• _PROBLEM_:
Only the pictures should be dropped; copy the rest of the entries exactly.

• _DATASET EXCERPTS_:
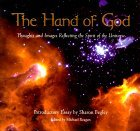 The Hand Of God: Thoughts And Images Reflecting The Spirit Of The Universe  by  Michael Reagan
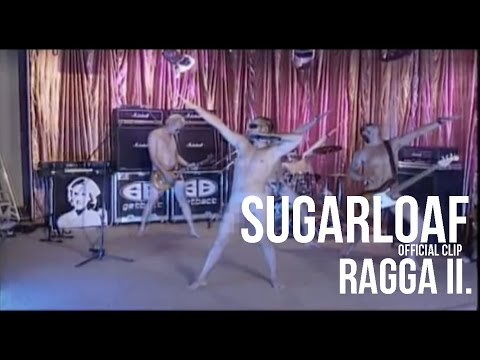 Sugarloaf - Ragga 2 (vizihulla) (HQ) official video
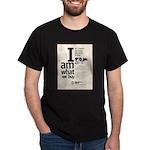 I am What We Buy Dark T-Shirt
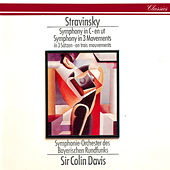 Stravinsky: Symphony In Three Movements; Symphony In C by Sir Colin Davis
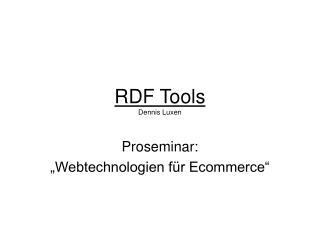 RDF Tools Dennis Luxen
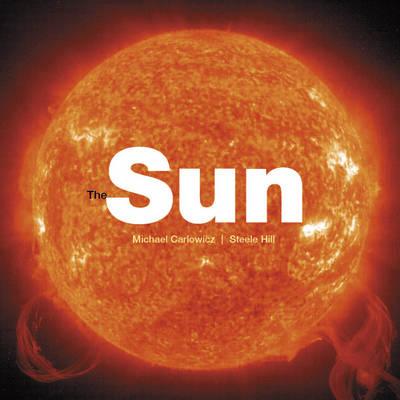 Sun by Steele Hill, Michael J. Carlowicz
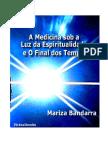 A Medicina Sob a Luz Da Espiritualidade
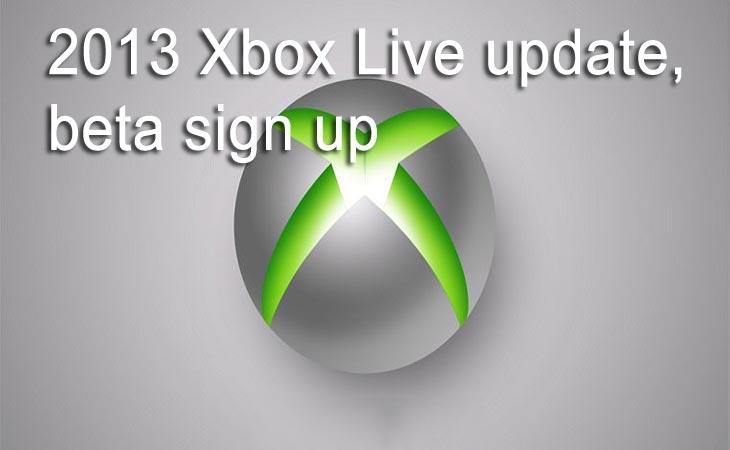 Microsoft deschide inregistrarile pentru Xbox Live 2013 Beta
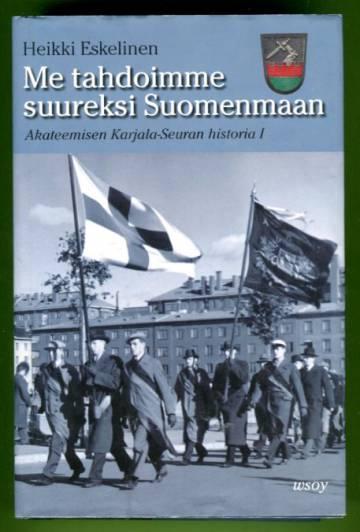 Me tahdoimme suureksi Suomenmaan - Akateemisen Karjala-Seuran historia 1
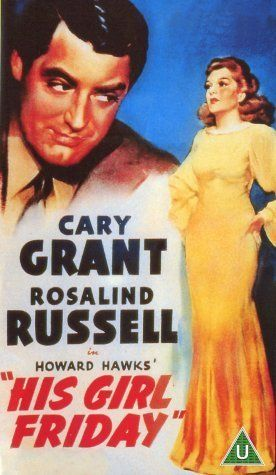 His Girl Friday -- A legendary comedy film directed by Howard Hawks, His Girl Friday stars Cary Grant and Rosalind Russell.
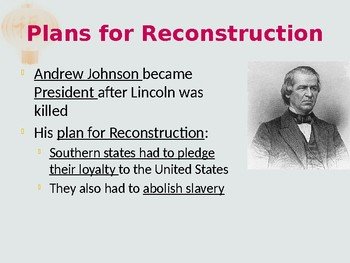 The Civil War and Reconstruction - Reconstruction and After PowerPoint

• _EXERCISE RESULT_:
 The Hand Of God: Thoughts And Images Reflecting The Spirit Of The Universe  by  Michael Reagan
 Sugarloaf - Ragga 2 (vizihulla) (HQ) official video
 I am What We Buy Dark T-Shirt
 Stravinsky: Symphony In Three Movements; Symphony In C by Sir Colin Davis
 RDF Tools Dennis Luxen
 Sun by Steele Hill, Michael J. Carlowicz
 A Medicina Sob a Luz Da Espiritualidade
 Microsoft deschide inregistrarile pentru Xbox Live 2013 Beta
 Me tahdoimme suureksi Suomenmaan - Akateemisen Karjala-Seuran historia 1
 His Girl Friday -- A legendary comedy film directed by Howard Hawks, His Girl Friday stars Cary Grant and Rosalind Russell.
 The Civil War and Reconstruction - Reconstruction and After PowerPoint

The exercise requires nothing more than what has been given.